課題一覧
A - 次の記述(i)〜(iii)がそれぞれ相場解説の内容と合っているかを「はい」か「いいえ」で答え、判断の決め手となる相場解説の語句を正確に引用してください。(i) 筆者は、3月から4月にかけてファンダメンタルズの景観が変わったと見ている。(ii) 米株式市場は3月に急反発した。(iii) 4月の米株式市場は慢心に包まれている。
B - 相場解説のうち、「米株式市場は、3月に急反発す」を含む語句で始まり「機がどこかにあるか考えます。」で終わる部分を、一字も変えずに引用してください。
C - 米株式市場をめぐる相場解説の続きを、示されている最後の文の後から書いてください。

今回のサマリー

●3月の株高は相場水準を底値から引き離し、心理とテクニカルの面で下地を改善
●不透明なファンダメンタルズは続く見込みながら、不透明ゆえの相場形成があり得る
●4月の株価調整は、底割れしなければ、逆に底値固めとして、5月へ押し目拾いの好機になるか
●中期不透明の環境では、短期相場を更新チェックしながら、保守的なポジショニングが基本

3月慢心、4月不安

 米株式市場は、3月に急反発すると、もはや「中間反落(利上げ開始前後の株安)」も有事の影響もこなしたかのような慢心に包まれました。それが4月には一転、不安にさいなまれています。何が変わったのでしょうか。筆者の見るところ、ファンダメンタルズの景観は変わりません。変わったのは、市場、あるいは市場参加者の心象風景です。何が起こったか、その先の相場の勝機がどこかにあるか考えます。

記録情報
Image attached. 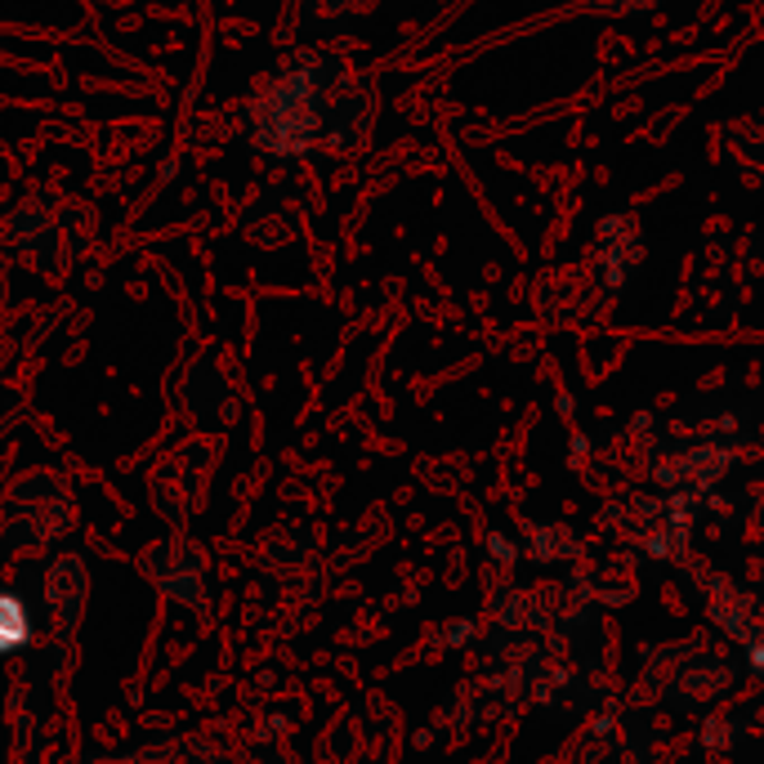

最終結果
A -
(i) いいえ。「ファンダメンタルズの景観は変わりません」
(ii) はい。「米株式市場は、3月に急反発すると」
(iii) いいえ。「それが4月には一転、不安にさいなまれています」

B -
米株式市場は、3月に急反発すると、もはや「中間反落(利上げ開始前後の株安)」も有事の影響もこなしたかのような慢心に包まれました。それが4月には一転、不安にさいなまれています。何が変わったのでしょうか。筆者の見るところ、ファンダメンタルズの景観は変わりません。変わったのは、市場、あるいは市場参加者の心象風景です。何が起こったか、その先の相場の勝機がどこかにあるか考えます。

C -
 図1は、2022年初からの米欧日株式指数、石油、金、米長期金利の推移です。株式市場は年明け早々に米金融引き締めの加速懸念が高まり、金融相場が終息して、中間反落局面に移りました。2月にはロシア軍のウクライナ侵攻という有事が発生。西側諸国の対ロシア制裁からロシア産石油、天然ガスの供給不安が高まり、それらの相場が急騰。直撃された欧州を筆頭に株式は一段安となりました。

 その株が3月上旬には急反転しました。きっかけは、ロシアとウクライナの停戦協議や、OPEC(石油輸出国機構)の石油増産など、まだ到底確信の持てないニュースでした。それでも、急騰する石油など燃料資源先物に大規模に買い仕掛けしていた投機筋が、利益確定から損切りの売りに走り、相場は急落。これが欧州株への投機売り持ちの買い戻しを誘発し、さらに米国株にも飛び火した格好です。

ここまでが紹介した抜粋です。